Posted: Wed Jun 05, 2019 12:10 am
by Big Ben
mfunk9786 wrote: Tue Jun 04, 2019 11:55 pm Rather surprisingly after reporting was respectfully distant from going into detail upon her death, Haneke flatly confirms in the interview on the Criterion disc that Susanne Lothar committed suicide in 2012. Obviously was what most suspected especially because her cause of death was not spoken of at the time, but a real shame nonetheless.

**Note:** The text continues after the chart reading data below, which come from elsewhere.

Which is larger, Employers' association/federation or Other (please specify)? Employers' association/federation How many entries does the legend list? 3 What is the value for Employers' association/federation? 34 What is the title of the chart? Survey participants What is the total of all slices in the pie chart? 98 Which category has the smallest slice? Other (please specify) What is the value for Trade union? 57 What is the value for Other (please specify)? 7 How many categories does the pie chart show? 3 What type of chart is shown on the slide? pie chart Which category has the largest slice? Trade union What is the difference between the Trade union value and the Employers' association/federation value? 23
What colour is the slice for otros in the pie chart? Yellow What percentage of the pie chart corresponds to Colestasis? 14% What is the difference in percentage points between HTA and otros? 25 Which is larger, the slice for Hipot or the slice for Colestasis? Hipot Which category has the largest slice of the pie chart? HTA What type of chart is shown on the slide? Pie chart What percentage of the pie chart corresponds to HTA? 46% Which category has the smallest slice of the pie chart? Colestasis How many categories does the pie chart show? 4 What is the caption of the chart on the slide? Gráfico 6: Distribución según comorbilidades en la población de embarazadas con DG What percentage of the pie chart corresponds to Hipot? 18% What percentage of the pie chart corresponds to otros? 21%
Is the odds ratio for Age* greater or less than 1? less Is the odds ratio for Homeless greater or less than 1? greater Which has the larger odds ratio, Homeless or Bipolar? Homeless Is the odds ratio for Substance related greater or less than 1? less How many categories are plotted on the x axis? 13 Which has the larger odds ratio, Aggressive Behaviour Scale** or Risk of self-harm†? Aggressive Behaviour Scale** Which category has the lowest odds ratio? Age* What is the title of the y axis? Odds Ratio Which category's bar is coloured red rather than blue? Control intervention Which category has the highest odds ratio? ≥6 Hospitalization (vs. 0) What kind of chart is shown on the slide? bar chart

I had wondered about this because it was not spoken of publicly but rather insinuated heavily online. A real shame.

Re: 975 Funny Games

Posted: Wed Jun 05, 2019 2:49 pm
by mfunk9786
Also, Haneke is delightful. I can't say I'd spent as much time with him as I did in the nearly half hour interview on this disc, and he has such a keen sense of humor about what he's trying to do with this film - he comes off much less snobby and more congenial here than I'd assumed he was. Still has that film professor way about him but is in a very good mood in this interview and seems quite proud of his work on Funny Games in a charming way, not a smug way.